PASSAGE PROVIDED.
---

Report: Judge who sentenced Dallas mother of two to jail for opening her hair salon early is Obama loyalist


DALLAS, TX.- The continuing battle between those who are content with letting the government control every aspect of their lives and those who are tiring of government overreach reached a fever pitch this past week after a Dallas judge sentenced a single mother to seven days jail for opening her hair salon in violation of a statewide “stay-at-home” order that was scheduled to be partially lifted on Friday.

Judge Eric Moye, a long-time Democrat, carried out the sentence, holding her in both civil and criminal contempt of court.

Moye, who admonished Shelley Luther in court, said that if she apologized, admitted she was wrong and agreed to close her hair salon, she could avoid jail time.

She refused.

Moye has a web page where he proudly displays pictures of himself with Obama and other Democrats.

Moye’s hard-handed sentence upon a single mother drew the ire of people across the country, and got the attention of several prominent Texas conservatives.

Texas Gov. Greg Abbott, who had previously ruled hair salons as “non-essential” for several weeks, but is allowing them to reopen on Friday, called Luther’s sentence “excessive,” while adding that he believed “jailing Texans for non-compliance with executive orders should always be the last available option.”

“Compliance with executive orders during this pandemic is important to ensure public safety,” Abbott said. “However, surely there are less restrictive means to achieving that goal than jailing a Texas mother.”

---

RECORD SET.

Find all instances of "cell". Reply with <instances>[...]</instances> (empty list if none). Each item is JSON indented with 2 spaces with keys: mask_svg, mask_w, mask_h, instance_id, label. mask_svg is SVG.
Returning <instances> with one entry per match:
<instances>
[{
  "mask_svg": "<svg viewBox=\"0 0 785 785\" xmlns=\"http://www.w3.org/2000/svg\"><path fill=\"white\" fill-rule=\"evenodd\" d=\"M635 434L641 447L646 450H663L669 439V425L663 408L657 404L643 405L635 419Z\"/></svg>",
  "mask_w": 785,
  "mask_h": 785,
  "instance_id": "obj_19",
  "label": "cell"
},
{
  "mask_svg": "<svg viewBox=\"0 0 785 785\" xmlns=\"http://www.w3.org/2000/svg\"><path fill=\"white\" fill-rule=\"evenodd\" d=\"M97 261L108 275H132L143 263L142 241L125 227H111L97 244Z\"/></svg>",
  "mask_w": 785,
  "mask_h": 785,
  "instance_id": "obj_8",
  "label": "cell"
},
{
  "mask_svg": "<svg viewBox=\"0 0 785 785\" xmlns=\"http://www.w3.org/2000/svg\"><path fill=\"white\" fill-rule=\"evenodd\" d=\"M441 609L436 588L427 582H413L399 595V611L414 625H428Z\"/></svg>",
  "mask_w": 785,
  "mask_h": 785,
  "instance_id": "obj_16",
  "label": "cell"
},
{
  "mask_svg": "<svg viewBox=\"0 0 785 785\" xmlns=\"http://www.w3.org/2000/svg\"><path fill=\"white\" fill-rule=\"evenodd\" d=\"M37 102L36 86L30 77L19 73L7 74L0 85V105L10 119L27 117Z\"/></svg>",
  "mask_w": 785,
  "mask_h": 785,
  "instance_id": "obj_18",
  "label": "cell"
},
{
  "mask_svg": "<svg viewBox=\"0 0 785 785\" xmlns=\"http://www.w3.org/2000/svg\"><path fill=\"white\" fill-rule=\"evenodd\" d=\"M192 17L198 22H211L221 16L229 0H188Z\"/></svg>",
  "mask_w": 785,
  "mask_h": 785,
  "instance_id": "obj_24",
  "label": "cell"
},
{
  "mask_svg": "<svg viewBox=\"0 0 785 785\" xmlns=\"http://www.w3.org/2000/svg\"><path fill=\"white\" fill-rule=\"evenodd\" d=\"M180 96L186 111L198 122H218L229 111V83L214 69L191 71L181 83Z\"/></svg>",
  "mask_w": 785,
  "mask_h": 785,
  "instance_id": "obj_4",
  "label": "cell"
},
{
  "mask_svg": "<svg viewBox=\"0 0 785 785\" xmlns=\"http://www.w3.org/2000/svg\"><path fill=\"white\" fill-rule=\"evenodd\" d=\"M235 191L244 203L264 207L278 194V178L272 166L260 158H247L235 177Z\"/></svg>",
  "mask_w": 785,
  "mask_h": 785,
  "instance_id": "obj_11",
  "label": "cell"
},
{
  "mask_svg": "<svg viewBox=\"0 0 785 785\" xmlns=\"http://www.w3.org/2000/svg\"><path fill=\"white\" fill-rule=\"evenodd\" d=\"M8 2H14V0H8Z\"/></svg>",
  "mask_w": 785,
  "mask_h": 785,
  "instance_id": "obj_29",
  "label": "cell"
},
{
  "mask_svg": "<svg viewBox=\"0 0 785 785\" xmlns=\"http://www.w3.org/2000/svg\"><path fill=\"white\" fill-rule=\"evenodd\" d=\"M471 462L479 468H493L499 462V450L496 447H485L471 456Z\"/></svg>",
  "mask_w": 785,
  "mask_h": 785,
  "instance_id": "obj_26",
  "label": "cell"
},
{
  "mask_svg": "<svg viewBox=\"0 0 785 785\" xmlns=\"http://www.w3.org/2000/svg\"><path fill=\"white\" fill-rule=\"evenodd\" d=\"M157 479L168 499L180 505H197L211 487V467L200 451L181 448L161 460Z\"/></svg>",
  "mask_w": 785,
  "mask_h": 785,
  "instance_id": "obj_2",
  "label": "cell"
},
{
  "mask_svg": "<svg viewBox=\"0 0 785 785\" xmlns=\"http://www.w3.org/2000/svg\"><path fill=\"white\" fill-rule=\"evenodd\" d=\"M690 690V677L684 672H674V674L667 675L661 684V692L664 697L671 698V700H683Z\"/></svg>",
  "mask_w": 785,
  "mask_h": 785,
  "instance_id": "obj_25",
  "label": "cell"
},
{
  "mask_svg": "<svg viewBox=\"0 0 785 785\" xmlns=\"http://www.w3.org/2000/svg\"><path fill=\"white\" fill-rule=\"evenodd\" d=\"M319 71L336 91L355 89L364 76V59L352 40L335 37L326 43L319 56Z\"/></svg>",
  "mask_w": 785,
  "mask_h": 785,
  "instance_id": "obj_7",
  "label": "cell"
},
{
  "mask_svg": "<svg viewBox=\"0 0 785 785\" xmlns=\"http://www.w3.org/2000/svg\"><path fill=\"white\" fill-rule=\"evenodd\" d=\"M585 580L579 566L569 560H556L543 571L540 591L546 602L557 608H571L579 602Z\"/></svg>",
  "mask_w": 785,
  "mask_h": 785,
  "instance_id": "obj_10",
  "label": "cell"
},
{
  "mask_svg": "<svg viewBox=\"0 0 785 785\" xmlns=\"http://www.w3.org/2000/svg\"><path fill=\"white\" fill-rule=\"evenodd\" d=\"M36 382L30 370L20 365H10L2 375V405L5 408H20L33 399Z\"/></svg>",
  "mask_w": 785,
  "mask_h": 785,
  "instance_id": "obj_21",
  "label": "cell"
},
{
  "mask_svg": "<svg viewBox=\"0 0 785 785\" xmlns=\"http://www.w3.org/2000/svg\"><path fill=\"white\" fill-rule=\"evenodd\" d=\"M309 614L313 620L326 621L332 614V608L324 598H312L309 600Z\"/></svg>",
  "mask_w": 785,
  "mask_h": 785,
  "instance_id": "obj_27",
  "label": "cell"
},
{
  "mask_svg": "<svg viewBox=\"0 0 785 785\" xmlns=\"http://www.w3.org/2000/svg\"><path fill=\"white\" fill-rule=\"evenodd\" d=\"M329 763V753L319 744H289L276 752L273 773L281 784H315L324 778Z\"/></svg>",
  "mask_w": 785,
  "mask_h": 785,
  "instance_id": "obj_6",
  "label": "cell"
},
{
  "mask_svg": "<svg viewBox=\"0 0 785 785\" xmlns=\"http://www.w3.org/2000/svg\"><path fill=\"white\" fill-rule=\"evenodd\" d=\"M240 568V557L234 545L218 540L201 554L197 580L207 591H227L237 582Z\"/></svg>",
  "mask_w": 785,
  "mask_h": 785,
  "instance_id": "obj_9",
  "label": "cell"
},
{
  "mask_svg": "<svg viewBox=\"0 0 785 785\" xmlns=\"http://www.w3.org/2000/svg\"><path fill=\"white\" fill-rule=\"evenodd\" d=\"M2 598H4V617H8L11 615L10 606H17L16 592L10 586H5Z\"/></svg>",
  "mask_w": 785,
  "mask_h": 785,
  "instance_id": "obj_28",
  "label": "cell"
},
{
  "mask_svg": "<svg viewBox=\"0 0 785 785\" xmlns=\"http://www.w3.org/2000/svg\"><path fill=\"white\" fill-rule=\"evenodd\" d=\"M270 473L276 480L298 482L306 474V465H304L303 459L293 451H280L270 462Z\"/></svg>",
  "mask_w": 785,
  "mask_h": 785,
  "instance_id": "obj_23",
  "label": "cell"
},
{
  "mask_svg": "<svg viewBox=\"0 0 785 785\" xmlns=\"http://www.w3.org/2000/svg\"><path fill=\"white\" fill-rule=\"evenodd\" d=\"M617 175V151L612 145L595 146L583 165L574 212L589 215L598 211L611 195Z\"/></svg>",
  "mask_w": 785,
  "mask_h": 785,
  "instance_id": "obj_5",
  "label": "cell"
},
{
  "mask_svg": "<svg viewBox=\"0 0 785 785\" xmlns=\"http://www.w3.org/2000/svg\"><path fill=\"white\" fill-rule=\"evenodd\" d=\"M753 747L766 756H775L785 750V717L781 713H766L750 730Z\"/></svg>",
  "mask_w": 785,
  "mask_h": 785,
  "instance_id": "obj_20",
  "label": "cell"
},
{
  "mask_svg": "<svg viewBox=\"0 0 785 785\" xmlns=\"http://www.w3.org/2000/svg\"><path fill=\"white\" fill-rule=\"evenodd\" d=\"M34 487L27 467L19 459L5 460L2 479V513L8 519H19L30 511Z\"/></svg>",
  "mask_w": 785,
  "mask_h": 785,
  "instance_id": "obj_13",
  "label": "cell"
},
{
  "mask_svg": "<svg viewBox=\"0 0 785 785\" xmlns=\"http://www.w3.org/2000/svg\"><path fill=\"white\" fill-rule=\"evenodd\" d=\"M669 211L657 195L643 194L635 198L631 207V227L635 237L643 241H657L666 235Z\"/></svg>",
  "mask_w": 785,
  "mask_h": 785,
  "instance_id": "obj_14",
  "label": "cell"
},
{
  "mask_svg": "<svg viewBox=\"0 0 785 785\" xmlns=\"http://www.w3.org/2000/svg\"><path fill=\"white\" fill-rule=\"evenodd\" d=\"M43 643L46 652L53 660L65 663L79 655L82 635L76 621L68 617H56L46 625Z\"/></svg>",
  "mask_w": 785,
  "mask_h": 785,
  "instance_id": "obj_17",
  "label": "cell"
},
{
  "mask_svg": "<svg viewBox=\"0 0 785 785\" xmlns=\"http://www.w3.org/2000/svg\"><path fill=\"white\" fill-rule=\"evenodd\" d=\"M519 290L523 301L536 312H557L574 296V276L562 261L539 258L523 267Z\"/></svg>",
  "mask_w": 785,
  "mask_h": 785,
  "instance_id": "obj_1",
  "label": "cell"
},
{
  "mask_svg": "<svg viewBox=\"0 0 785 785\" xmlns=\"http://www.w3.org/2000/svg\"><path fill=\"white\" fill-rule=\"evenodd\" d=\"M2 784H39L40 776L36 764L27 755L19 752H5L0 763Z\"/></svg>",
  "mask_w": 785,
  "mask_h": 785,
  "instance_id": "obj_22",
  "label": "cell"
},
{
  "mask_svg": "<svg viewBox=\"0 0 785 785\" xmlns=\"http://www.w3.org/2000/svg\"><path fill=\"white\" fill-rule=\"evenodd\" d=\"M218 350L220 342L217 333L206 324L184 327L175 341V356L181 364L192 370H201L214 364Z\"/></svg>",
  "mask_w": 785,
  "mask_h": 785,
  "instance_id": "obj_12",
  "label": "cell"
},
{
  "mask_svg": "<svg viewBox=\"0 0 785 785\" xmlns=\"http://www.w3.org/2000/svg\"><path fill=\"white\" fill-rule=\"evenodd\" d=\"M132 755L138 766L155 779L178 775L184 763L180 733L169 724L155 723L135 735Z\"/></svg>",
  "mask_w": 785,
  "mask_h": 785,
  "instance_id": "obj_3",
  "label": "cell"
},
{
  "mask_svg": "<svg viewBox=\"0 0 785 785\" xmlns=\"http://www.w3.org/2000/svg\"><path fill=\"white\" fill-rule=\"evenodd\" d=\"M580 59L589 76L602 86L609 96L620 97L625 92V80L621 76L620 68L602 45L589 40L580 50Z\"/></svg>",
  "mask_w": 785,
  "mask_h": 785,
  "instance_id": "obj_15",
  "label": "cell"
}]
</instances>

---

WORK REQUEST 1. In the Dallas salon report, how long was the jail sentence given to the single mother?
WORK REQUEST 2. Rewrite the paragraph of the Dallas salon report that begins "Texas Gov. Greg Abbott, who had previously ruled" as a short bulleted list that keeps its main facts.
WORK REQUEST 3. List every person named in the Dallas salon report.

RESPONSE BOX 1. Seven days.

RESPONSE BOX 2.
- Gov. Greg Abbott had earlier ruled hair salons "non-essential" for several weeks but is allowing them to reopen on Friday.
- He called Luther's sentence "excessive."
- He said he believed jailing Texans for not complying with executive orders "should always be the last available option."

RESPONSE BOX 3.
- Eric Moye
- Shelley Luther
- Obama
- Greg Abbott